Sono monarchi assoluti perché delle costituzioni dei vari paesi fanno carta igienica, perché ogni loro verdetto abroga un aspetto dopo l'altro della democrazia.
Ma i monarchi sono assoluti perché i loro sudditi non si ribellano. E il potere delle agenzie di rating è dovuto per buona parte all'imbelle, velleitaria gestione franco-tedesca di questa crisi ormai da quasi due anni.
L'Europa avrebbe potuto evitare questo avvilente spettacolo se si fosse vista almeno una parvenza di democrazia europea. Ma invece costituzioni sono state revocate, democrazie sospese e il potere affidato direttamente a banchieri o a tecnici consulenti di banchieri.
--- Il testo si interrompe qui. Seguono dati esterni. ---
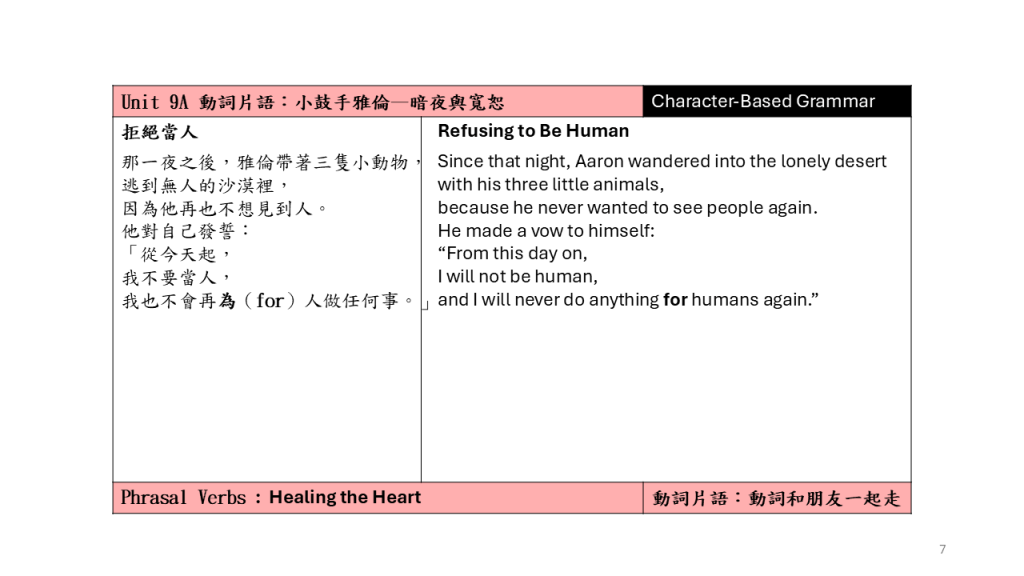 Unit 9A 動詞片語：小鼓手雅倫—暗夜與寬恕

Character-Based Grammar

拒絕當人

那一夜之後，雅倫帶著三隻小動物，
逃到無人的沙漠裡，
因為他再也不想見到人。
他對自己發誓：
「從今天起，
我不要當人，
我也不會再為（for）人做任何事。」

Refusing to Be Human

Since that night, Aaron wandered into the lonely desert with his three little animals,
because he never wanted to see people again.
He made a vow to himself:
"From this day on,
I will not be human,
and I will never do anything for humans again."

Phrasal Verbs：Healing the Heart

動詞片語：動詞和朋友一起走

7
Ribadiamo: senza una politica economica comune l'euro non è sostenibile. Ma una politica comune non è neanche pensabile senza una struttura di governo comune democraticamente eletta (altrimenti avremmo una tirannia europea). Solo una struttura simile sarebbe in grado di ridurre a più miti consigli l'arroganza delle agenzie di rating, di cui ormai ci si può cominciare a chiedere a che gioco stanno giocando e chi inziga chi (e quale ruolo ambiguo ha il Tesoro degli Stati uniti). Lo sappiamo che è una speranza quasi vana, ma altro non ci resta.
P.S. Va detto che nomen omen: l'agenzia fissa arbitrariamente lo Standard e a noi ci lascia Poors'.